Il lavoro degli infettivologi non si esaurisce però tra le mura della sede ma li vede
impegnati in numerose consulenze ai reparti ospedalieri sul fronte delle terapie
antibiotiche. “Nel corso degli anni – spiega Roberto Luzzatti – in parallelo alla
costante diffusione di antibiotici spesso usati in modo troppo estensivo virus e batteri
hanno sviluppato elevate capacità di resistenza agli antibiotici stessi. Per mettere a
punto una terapia efficace, nelle patologie più complesse il farmaco viene dunque
scelto insieme allo specialista d’infettivologia”. E in tema di antibiotici la
collaborazione si sviluppa anche sul versante dell’analisi e del monitoraggio. Due
volte l’anno si analizzano infatti tutti i casi di resistenza agli antibiotici registrati negli
ospedali e si verifica quali resistenze sono in aumento e quali in calo confrontando
poi i dati con gli altri operatori così da orientare al meglio le cure ai malati.

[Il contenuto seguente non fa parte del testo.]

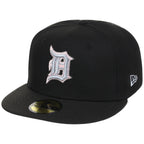 Detroit Tigers MLB Pewter Skies New Era 59FIFTY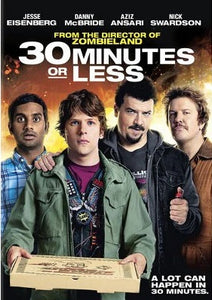 30 Minutes Or Less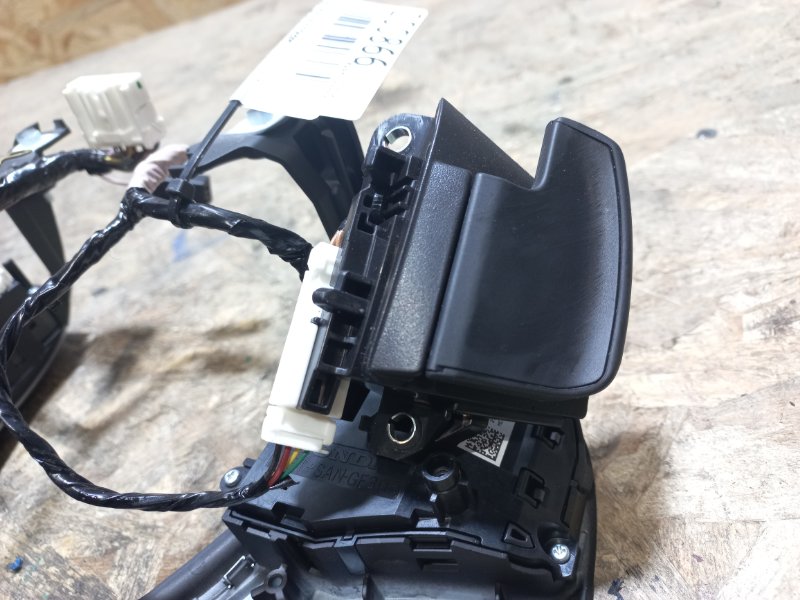 Кнопки на руль TLX 14-17 Седан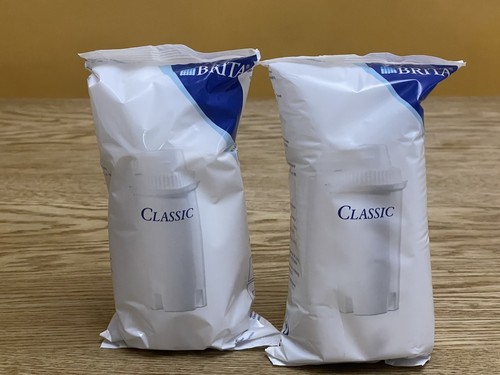 Genuine brita classic - brita, water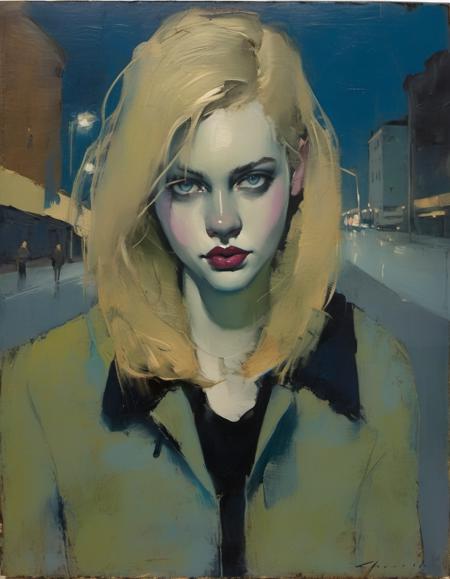 Modern Painting - SDXL 1.0版本v1.0 (ID: 638988)
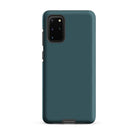 Deep Lagoon - Samsung Phone Case - Flay Cases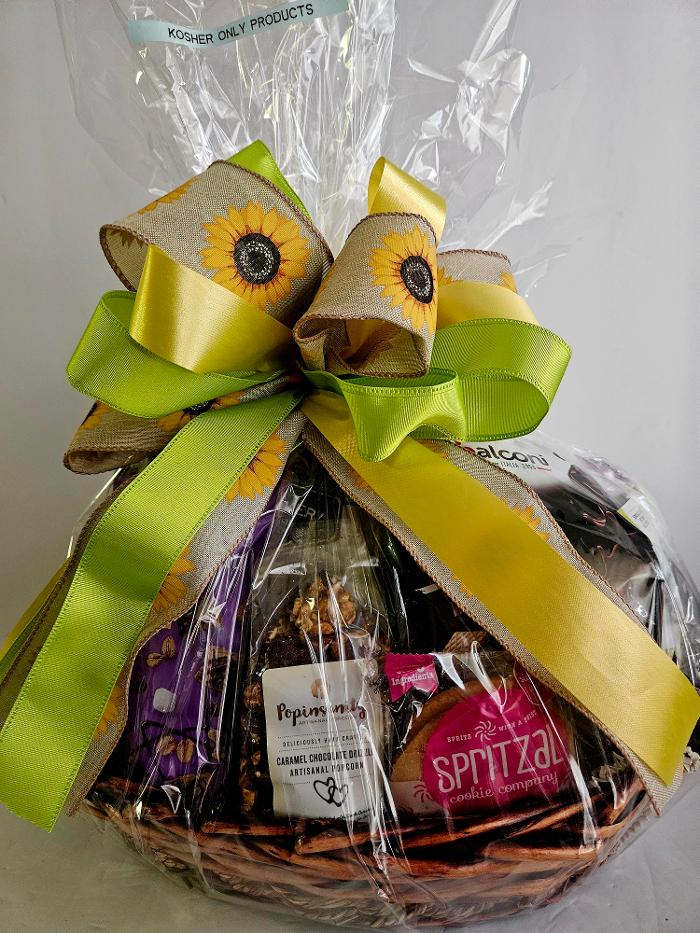 Baskets-n-Beyond - Oradell, NJ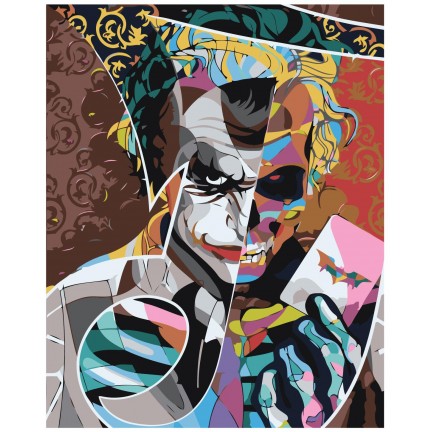 Pieškite pagal skaičius PA149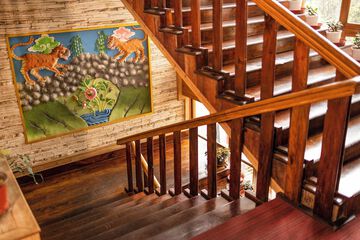 Staircase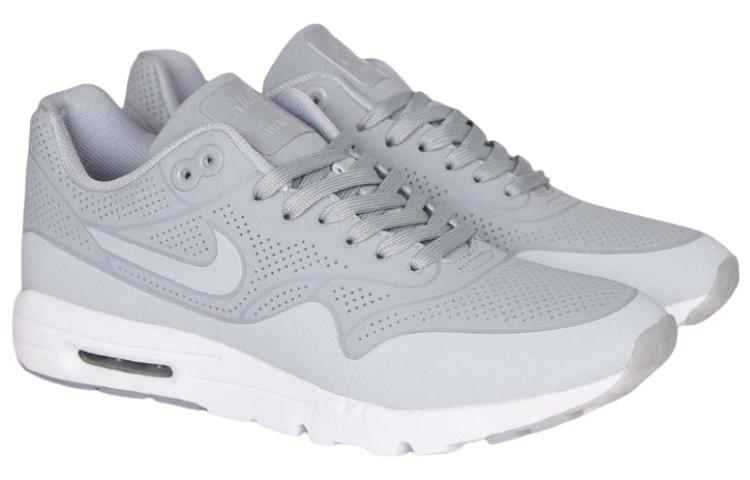 Nike Air Max 1 Ultra Moire Wolf Grey GS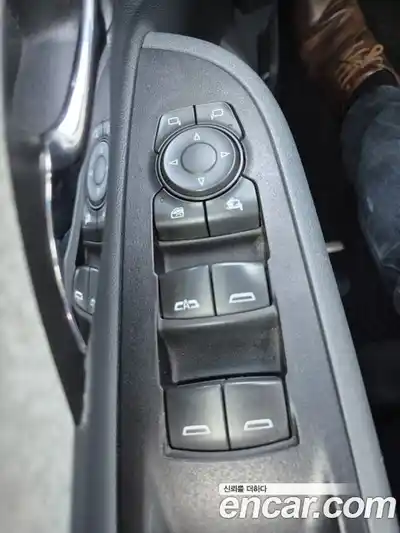 Chevrolet Bolt EV 2019 0.2 Автомат в Москве № 641091, миниатюра 11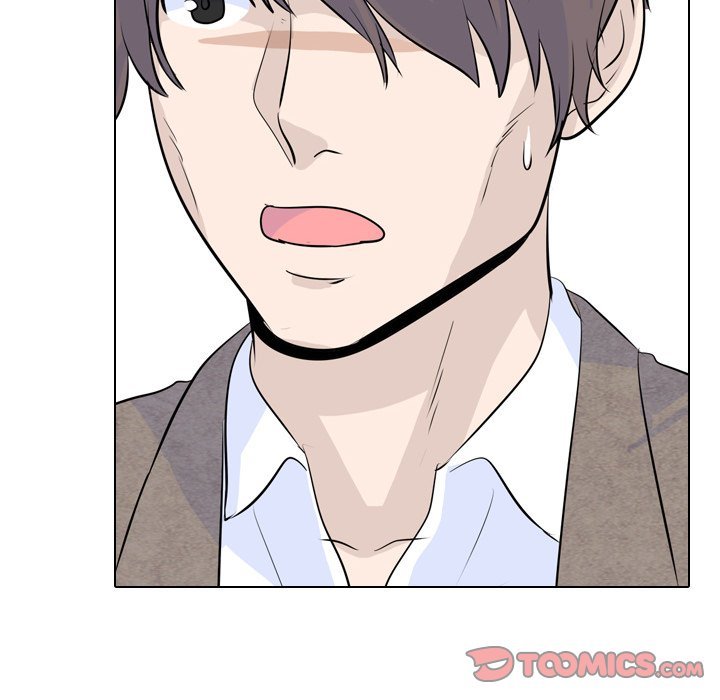 High School Legend  Red Dragon Manhwa - Chapter 18 Page 5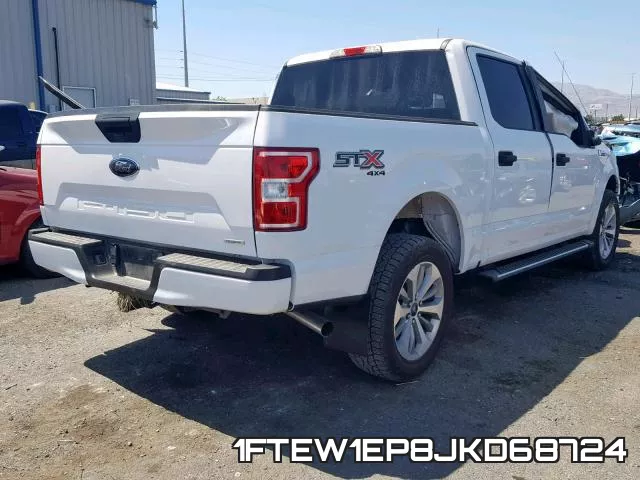 1FTEW1EP8JKD68724 фото 5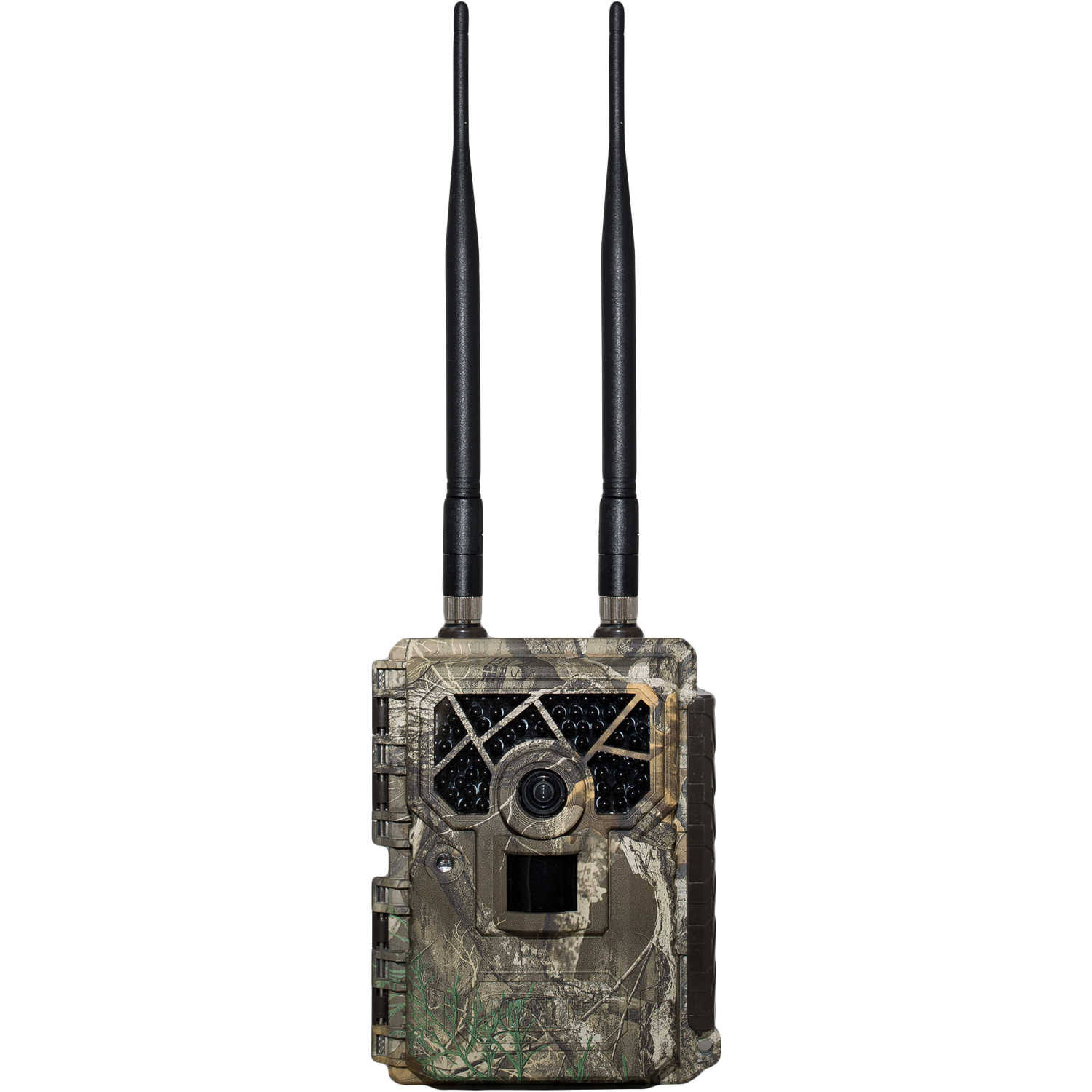 Covert Code Black LTE Trail Camera - Atu0026t Mossy Oak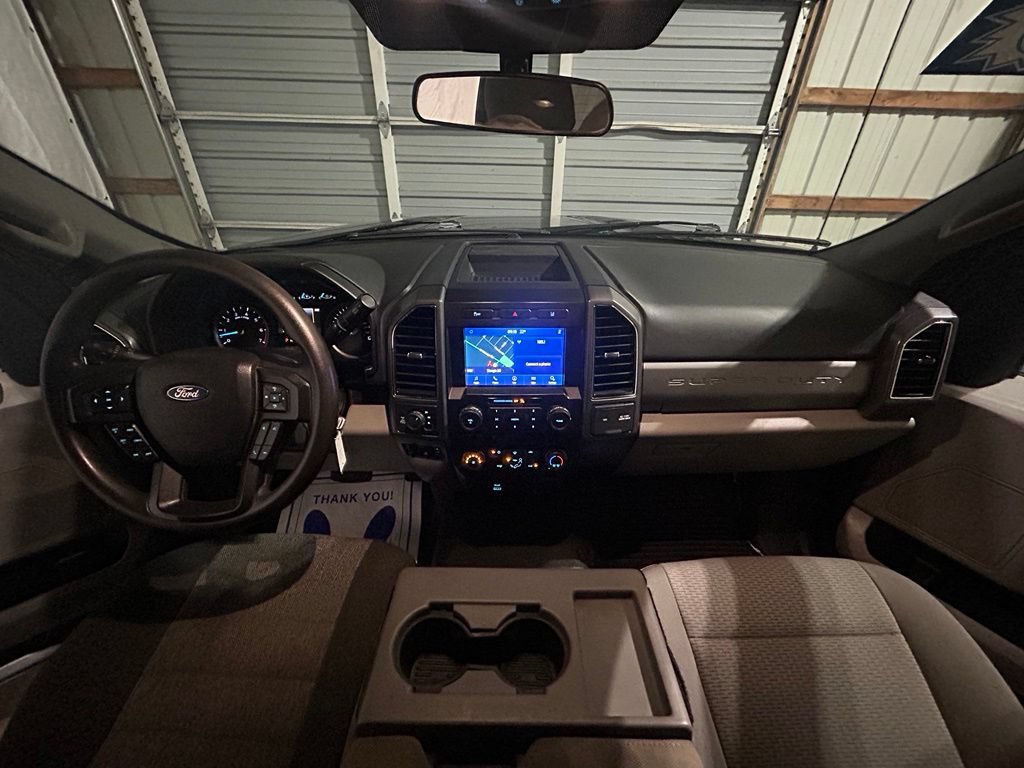 Used 2020 Ford F250 XLT w/ XLT Value Package AWD/4WD image 30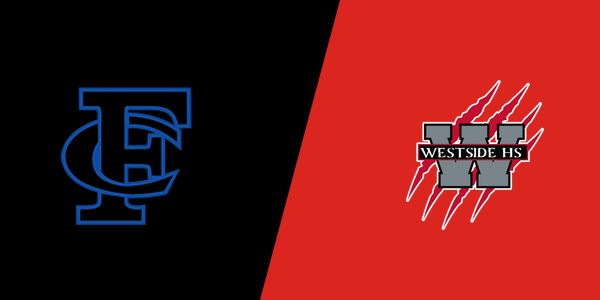 First Coast High School vs. Westside High School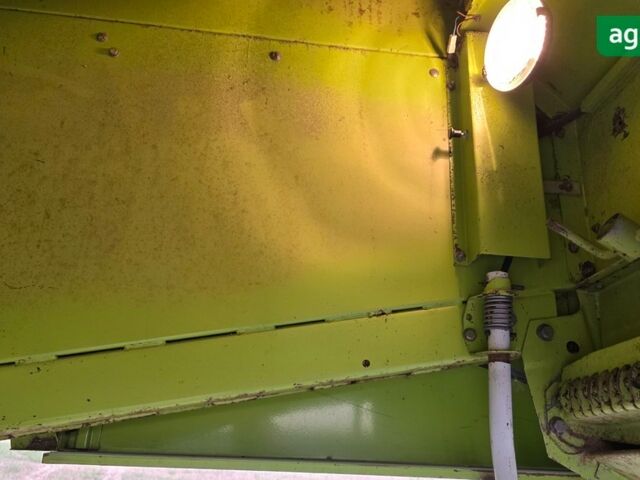 Клаас Домінатор, об'ємом двигуна 0 л та пробігом 0 тис. км за 38850 $, фото 34 на Automoto.ua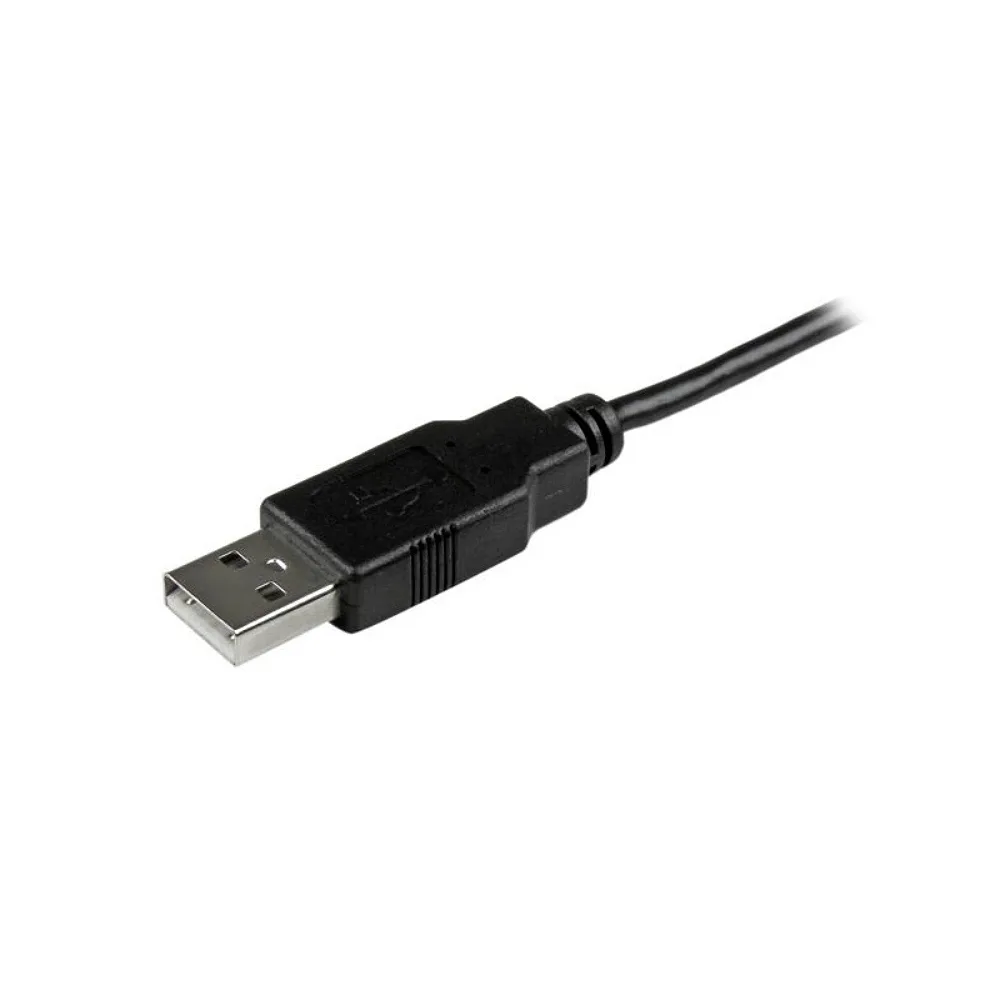 STARTECH STARTECH USBAUB3MBK USB cable 3m 24/30 AWG — product photo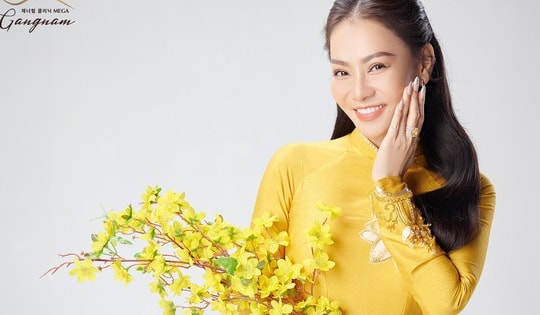 Ngày xuân cùng tìm lại những giá trị vẻ đẹp xưa của người phụ nữ Việt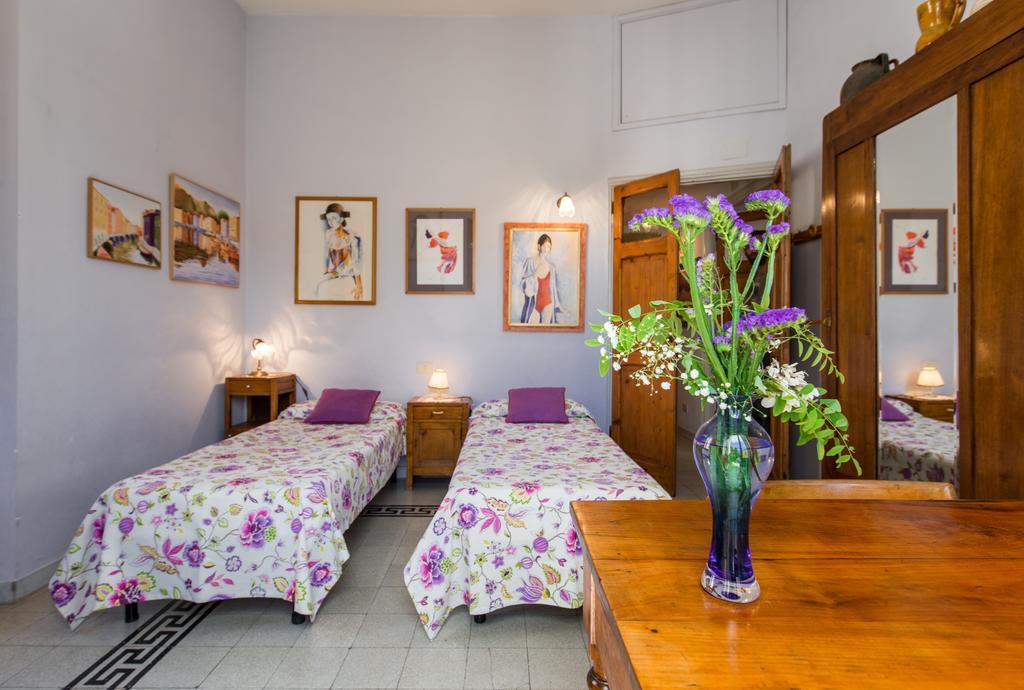 Colosseo Holiday House Apartment Rom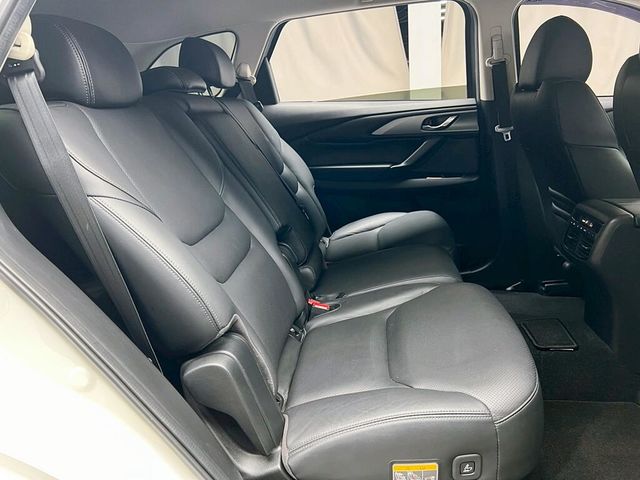 MAZDA馬自達 CX-9  第14張相片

IL VIRUS HIV e l’Aids E’ il capitolo d’attività forse più noto all’opinione pubblica,
che registra anch’esso un andamento molto diverso dal passato. Oggi la struttura
Malattie infettive segue oltre 160 persone sieropositive, in prevalenza dell’area
triestino isontina . La loro qualità di vita e le stesse prospettive di sopravvivenza sono
favorevolmente mutate in modo radicale grazie alle terapie antiretrovirali tanto che la
cura avviene oggi prevalentemente negli ambulatori. I ricoveri per Hiv e Aids sono
infatti appena il 10 per cento dei ricoveri complessivi della struttura (in tutto circa
500 l’anno a fronte di quasi 1500 prestazioni ambulatoriali). Insomma, la sindrome
Aids può essere ormai considerata una malattia cronica curabile, anche se non
guaribile anziché la “peste del secolo” come venne definita negli anni ’80. Ma
proprio questa nuova valenza ha avuto l’effetto perverso di ridurre le precauzioni nei
confronti delle infezioni a trasmissione sessuale. “Da alcuni anni – dice il professor
Luzzati – assistiamo a una riduzione generale della soglia d’attenzione rispetto il
virus Hiv. Si pensa a torto che il problema dell’Aids sia risolto e non ci si preoccupa
di premunirsi rispetto il contagio”.
LE PRECAUZIONI Il risultato è che mentre i gruppi tradizionalmente considerati a
rischio, le persone tossicodipendenti e gli omosessuali, hanno preso coscienza del
rischio e imparato a tutelarsi, il virus oggi si propaga soprattutto tra gli eterosessuali
tramite rapporti sessuali non protetti. E con le medesime modalità si diffondono in
modo preoccupante altre malattie a trasmissione sessuale, tra cui la sifilide, che segna
una vera escalation, e l’epatite B. Gli infettivologi lanciano dunque un serio appello
alla prevenzione. Per cautelarsi, ricordano, si deve sempre tenere alta la guardia
rispetto i rapporti occasionali: evitandoli o usando il condom e ricordando di eseguire
con una certa periodicità il test che è anonimo e gratuito. Scongiurando così
l’eventualità di scoprire, come accaduto ad alcune persone, di ritrovarsi in Aids ormai
conclamato magari alla soglia dei 70 anni.